The Museum of Contemporary art of the Basque Country, Artium Museoa, is programming a series of meetings with agents from the field of art in order to provide a variety of perspectives on the future prospects of museums and their social and heritage responsibility, as well as on the creation of knowledge.
Filipa Ramos: A wild and sylvan North
What constitutes a territory and shapes its identity?
Is it its textures, temperatures, variations and chromatic combinations: what we are used to call landscape but which in this case is a landscape so close and interiorized that it resists such classification?
Is it the moods and ways of life of its inhabitants: the ways of being polite and rude to others, to relate to the environment and materials? Is it their expressions, ways of seeing and speaking?
Or a certain appreciation for rain, a genetic resistance to wind and heat, an interiorization of humidity?
Are borders wise lines that know how to distinguish lands or are they arbitrary separations that ignore similarities, blood and wind affinities, genetic patterns and seasonal movements?
And what role should art museums play in this complex questioning process that brings together nature and culture?

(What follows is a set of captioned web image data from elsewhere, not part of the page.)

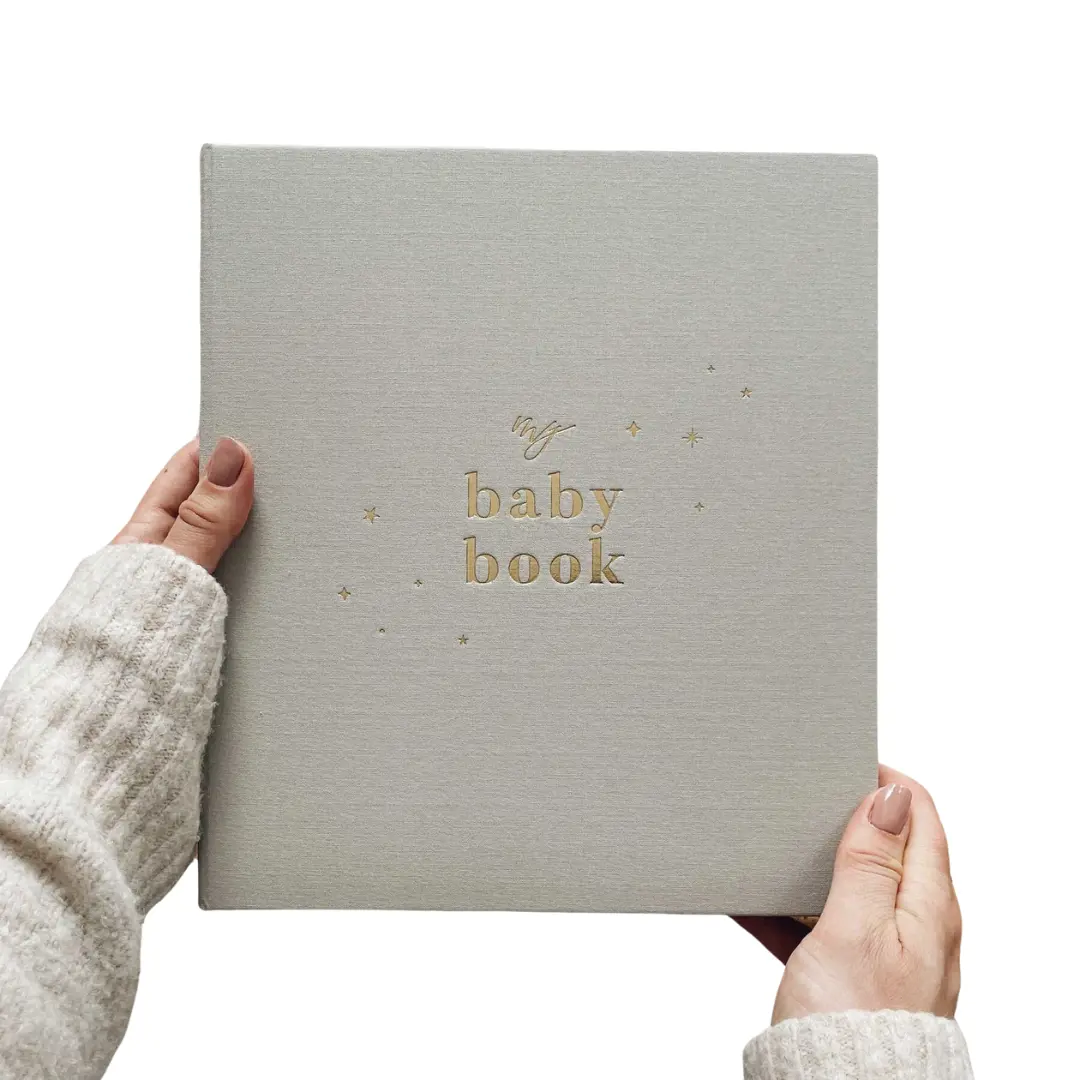 Blush & Gold Baby Book Misty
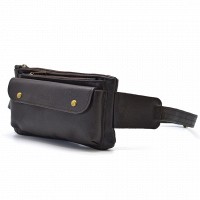 Мужская кожаная сумка бананка, сумка напоясная TARWA GC-8136-3md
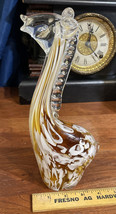 Giraffe Paperweight Fifth Avenue Crystal Vintage Amber White Clear Glass 10”H - £13.44 GBP
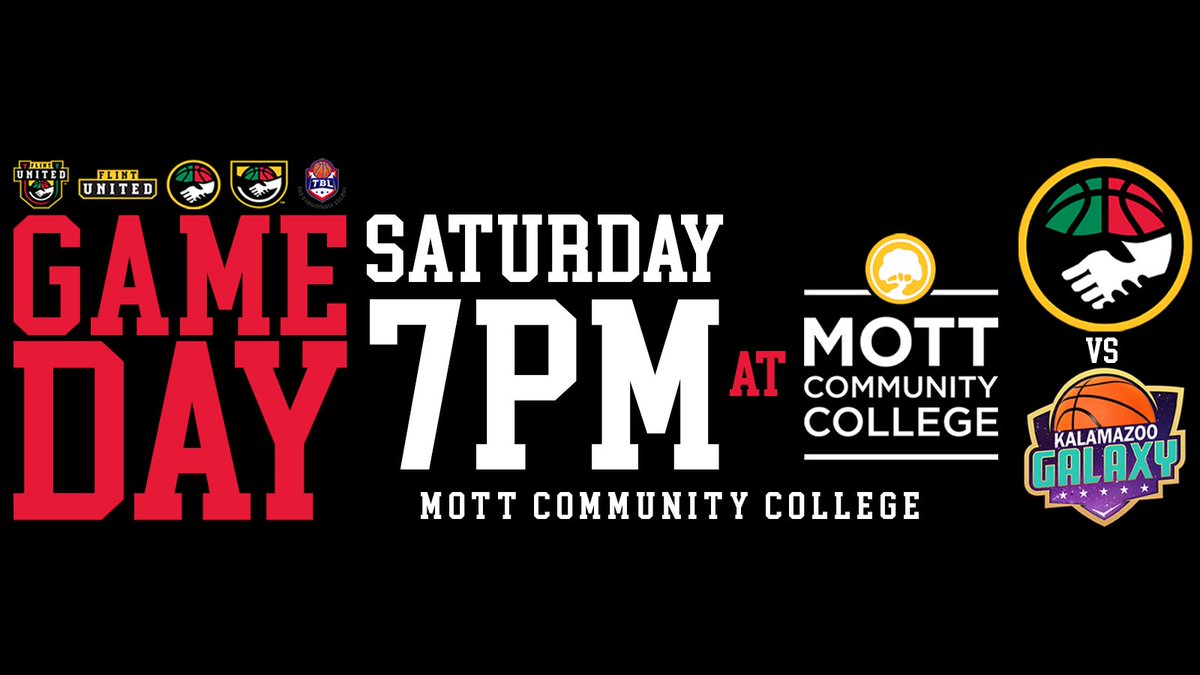 Flint United Basketball Club (@flint_united) on Twitter photo It’s GAME DAY! We tip-off at 7PM at Ballenger Fieldhouse at Mott Community College against the <a href="/KzooGalaxy/">Kalamazoo Galaxy</a>! Kids tickets ONLY $5!
____
#weunite #flintunited #thebasketballleague #flintmichigan #sportsbiz #exploreflint It’s GAME DAY! We tip-off at 7PM at Ballenger Fieldhouse at Mott Community College against the <a href="/KzooGalaxy/">Kalamazoo Galaxy</a>! Kids tickets ONLY $5!
____
#weunite #flintunited #thebasketballleague #flintmichigan #sportsbiz #exploreflint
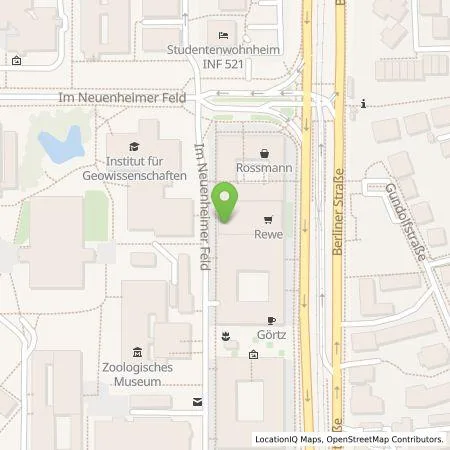 Standortübersicht der Tankstelle Stadtwerke Heidelberg Energie GmbH in 69120 Heidelberg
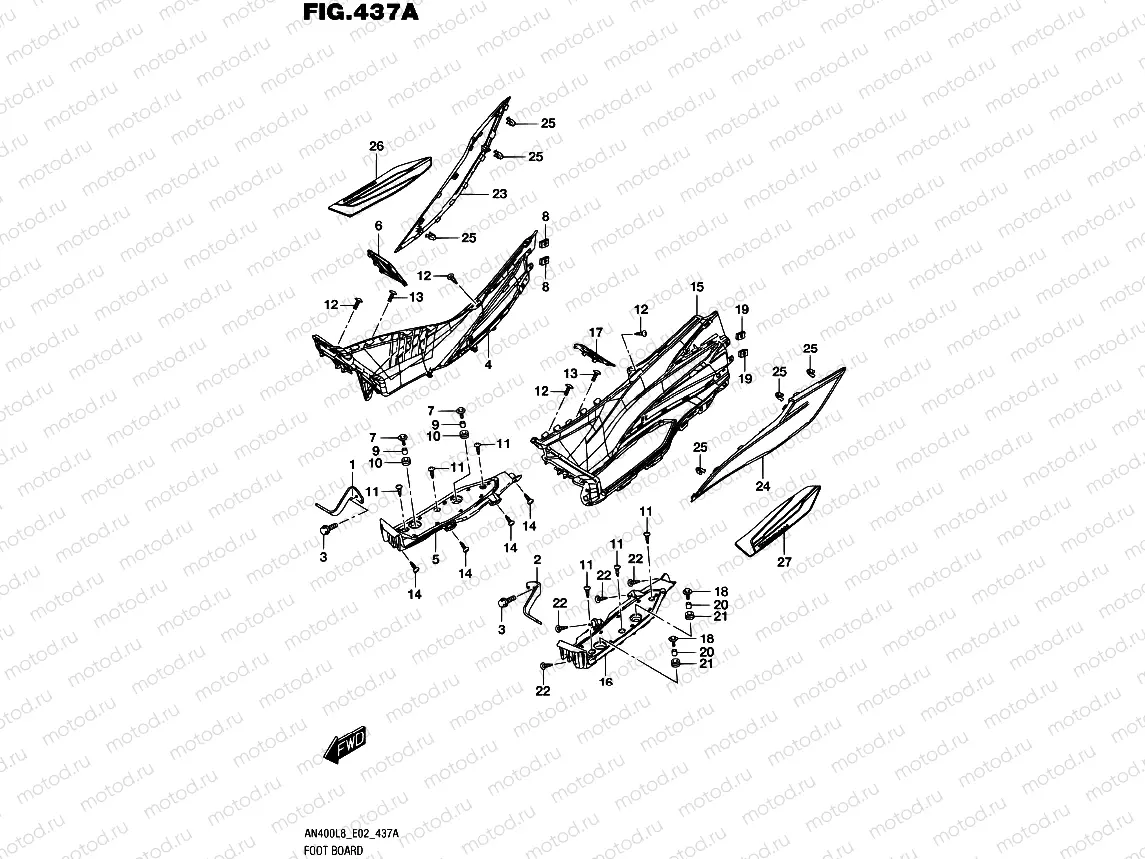 437A - FOOTBOARD
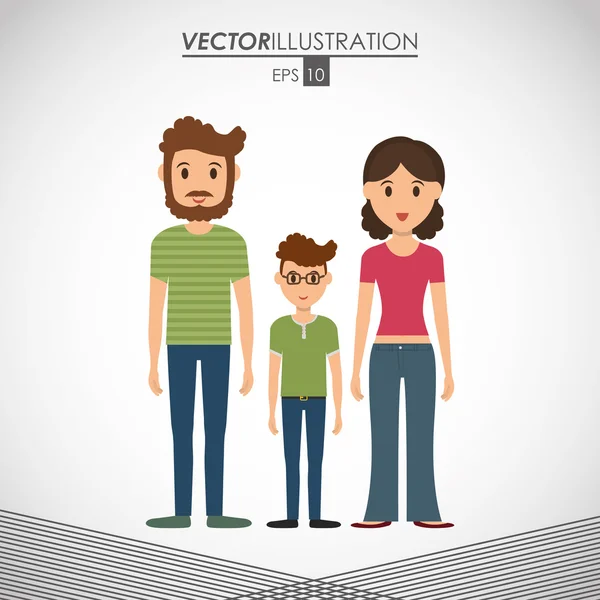 Diseño de icono familiar — Vector de stock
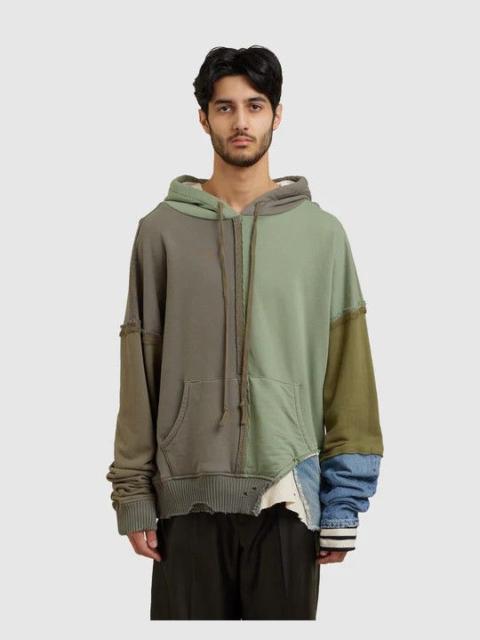 Greg Lauren $1350 NWT Greg Lauren Greens Fragment Hoodie US-XL (Size 4)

With these and other questions in mind, at the Galeria Municipal do Porto, I have been searching for the essence of Iberian Northwest, trying to find the places where it could reside. This talk shares some of the questions that I have been asking myself and others about the modes, rituals, textures and expressive modes that people, animals, plants, elements and minerals adopt when shaping a territory.
Filipa Ramos is a Lisbon born writer and curator. She holds a PhD from the School of Critical Studies, Kingston University, London and is currently Director of the Contemporary Art Department of the city of Porto.
Her field of research in both her critical and theoretical texts, in addition to her lectures, workshops and publications, focuses on how culture addresses ecology, with a special interest in how contemporary art fosters relationships between nature and technology.